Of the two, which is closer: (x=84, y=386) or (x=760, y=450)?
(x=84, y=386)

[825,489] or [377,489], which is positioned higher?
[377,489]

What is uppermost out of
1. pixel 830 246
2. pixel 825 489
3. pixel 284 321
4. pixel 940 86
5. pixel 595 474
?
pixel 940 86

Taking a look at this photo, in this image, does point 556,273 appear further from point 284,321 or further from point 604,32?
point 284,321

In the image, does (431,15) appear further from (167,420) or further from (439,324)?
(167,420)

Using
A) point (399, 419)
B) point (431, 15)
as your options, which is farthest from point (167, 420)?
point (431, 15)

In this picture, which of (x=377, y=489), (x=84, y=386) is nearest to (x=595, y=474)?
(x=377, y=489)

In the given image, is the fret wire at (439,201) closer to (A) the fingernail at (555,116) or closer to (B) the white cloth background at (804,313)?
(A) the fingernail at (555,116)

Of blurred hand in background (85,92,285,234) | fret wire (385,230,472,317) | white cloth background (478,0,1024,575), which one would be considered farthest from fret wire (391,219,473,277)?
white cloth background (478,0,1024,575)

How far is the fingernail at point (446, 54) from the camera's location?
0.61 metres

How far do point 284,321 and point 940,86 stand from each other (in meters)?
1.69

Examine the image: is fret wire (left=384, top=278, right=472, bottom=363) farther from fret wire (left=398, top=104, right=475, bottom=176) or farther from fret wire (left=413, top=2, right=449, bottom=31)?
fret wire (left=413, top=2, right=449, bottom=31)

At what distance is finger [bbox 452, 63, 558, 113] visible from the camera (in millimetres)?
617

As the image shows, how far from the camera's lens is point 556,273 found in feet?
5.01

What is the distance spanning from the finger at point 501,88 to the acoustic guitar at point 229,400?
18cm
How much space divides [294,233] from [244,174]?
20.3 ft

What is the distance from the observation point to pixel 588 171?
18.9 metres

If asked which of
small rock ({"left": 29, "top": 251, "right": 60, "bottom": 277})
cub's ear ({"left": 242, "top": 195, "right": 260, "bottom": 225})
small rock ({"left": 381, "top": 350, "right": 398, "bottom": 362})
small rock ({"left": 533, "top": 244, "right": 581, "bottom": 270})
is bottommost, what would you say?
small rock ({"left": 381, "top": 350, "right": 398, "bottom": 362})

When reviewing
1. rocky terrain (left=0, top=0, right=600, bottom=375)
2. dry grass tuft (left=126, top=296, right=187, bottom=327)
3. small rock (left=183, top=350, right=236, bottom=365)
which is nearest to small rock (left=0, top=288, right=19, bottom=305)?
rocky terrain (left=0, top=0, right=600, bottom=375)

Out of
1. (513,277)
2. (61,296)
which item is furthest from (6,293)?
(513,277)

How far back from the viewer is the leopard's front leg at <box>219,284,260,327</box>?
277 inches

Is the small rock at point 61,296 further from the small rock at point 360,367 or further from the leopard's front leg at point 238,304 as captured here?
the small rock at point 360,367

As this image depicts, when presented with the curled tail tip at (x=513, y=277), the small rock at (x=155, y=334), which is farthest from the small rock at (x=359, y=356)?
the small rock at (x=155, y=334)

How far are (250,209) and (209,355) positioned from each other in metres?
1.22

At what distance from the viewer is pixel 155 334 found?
* * * * *
* WHAT THE EXERCISE ASKS *
Reproduce word for word the stretch of the listing from the line containing "Is the small" through the end of the listing.

* ANSWER TO THIS EXERCISE *
Is the small rock at point 61,296 further from the small rock at point 360,367 or further from the leopard's front leg at point 238,304 as captured here?
the small rock at point 360,367

As this image depicts, when presented with the curled tail tip at (x=513, y=277), the small rock at (x=155, y=334), which is farthest from the small rock at (x=359, y=356)?
the small rock at (x=155, y=334)

How far are (250,209) and (209,355) positioned from each other in metres?
1.22

At what distance from the viewer is pixel 155 334 found?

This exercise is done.